5 Reasons to Visit Lindsborg KS
I’m not the only one to be charmed by the small town of Lindsborg and its creative, smart, and warm residents. In fact, nearly everyone I spoke to had an interesting story about how they came to Lindsborg. Maybe it was to be closer to family. Sometimes it was for the educational and creative opportunities to be found in Lindsborg. Others discovered it when just passing through and found themselves coming back again and again, until eventually they made it their home.
And while they may have organized a community picnic for me to meet some residents, and announced my visit on Facebook, I have a feeling that all visitors get just as warm of a welcome. In fact, I know that when tour groups come through, someone usually greets them in full Swedish dress to show them around.
But let me tell you about some other reasons to visit Lindsborg, Kansas.
Lindsborg loves a good party. Long ago, when Swedish immigrants were struggling to survive in this harsh frontier of mud dug outs and farm life, leaders recognized that the arts will bring people together, give them something to look forward to, and create a little joy in their otherwise bleak fight for survival. Today, the town celebrates many festivals and some draw visitors from around the globe, even Swedish royalty! A few to plan a trip around include:
- Messiah Festival of the Arts – before many residents of Lindsborg even spoke fluent English, they have been performing Handel’s Messiah each year. The festival, which now takes place around Easter, is a combination of musical, arts, and theater events. This all culminates with a community performance of the Messiah.

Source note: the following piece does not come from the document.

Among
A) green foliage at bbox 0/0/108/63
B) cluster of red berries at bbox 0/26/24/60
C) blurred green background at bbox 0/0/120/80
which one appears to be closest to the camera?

- Midsummer’s Festival – taking place in late June, this festival marks the beginning of summer and is one of the most popular Swedish celebrations. In Lindsborg, this includes celebrating with Swedish food, music, dancing, art, games and the raising of the Midsommarstång (Midsummer Pole.)
- Svensk Hyllningsfest – this party is so big that it only takes place every two years (on odd-numbered years only.) Svensk Hyllningsfest honors the Swedish immigrants who first settled in the Smoky Valley in 1869. Started in 1941, the festival features art, crafts, special foods, ethnic music, a parade, and, of course, a smörgåsbord and special entertainment. Timed to coincide with local Bethany College homecoming, it is also where you can see Lindsborg’s world-renowned youth Swedish dance troupe.
- Christmas in Lindsborg – As you might expect, Christmas is a big deal in Lindsborg. There is the old-fashioned prairie Christmas at the old mill with concerts, crafts, visits from Santa, and a retelling of the Christmas story. There is also the St. Lucia Festival, a favorite Swedish holiday tradition that celebrates the legend of Lucia, who saved the people of Sweden from starvation. In Lindsborg, a processional of girls in white carrying candles and stjäarngosse (star boys) walk to the Bethany Lutheran Church where the annual St. Lucia is crowned.
Wild Dala Horses
If you remember Chicago’s Parade of Cows, which toured their way around various cities, then you will appreciate the herd of Wild Dala Horses that dot the landscape of Lindsborg. These 30+ public art sculptures are modeled after the shape of the traditional Swedish Dala horse. Various businesses and groups have sponsored horses which are custom painted in creative ways to represent various businesses around town.
Visitors can go on a scavenger hunt to try to find all of the Wild Dala horses by picking up a map and guide at the Lindsborg Convention and Visitors Bureau at 104 E. Lincoln St. or at the Certified Travel Information Center at 118 N. Main Street.
Of course if you enjoy the Wild Dala horses, then you must stop into Hemslöjd, a Dala horse factory and Swedish gift shop on Main Street. In addition to shopping for Scandinavian gifts, you may also get to step into the back workroom and meet local artist Shirley Malm, who has perfected the art of custom painting Dala horses. Hemslöjd manufacturers two-legged, custom-painted Dala horses. You can also purchase the four legged variety that have been imported from Sweden (just be prepared to pay handsomely!)
Creative Arts Community
I certainly did not expect to meet a community of artists and creatives in the middle of Kansas, but that is exactly what I found in Lindsborg. It is no secret locally that Bethany College and Lindsborg’s history in the arts attracts creative artists. But for the rest of us, it was a big surprise. After all, I live near Providence, Rhode Island’s “Creative Capital” and home to Rhode Island School of Design. I know that is a city that attracts artists, but Lindsborg, Kansas? Well, now you know too.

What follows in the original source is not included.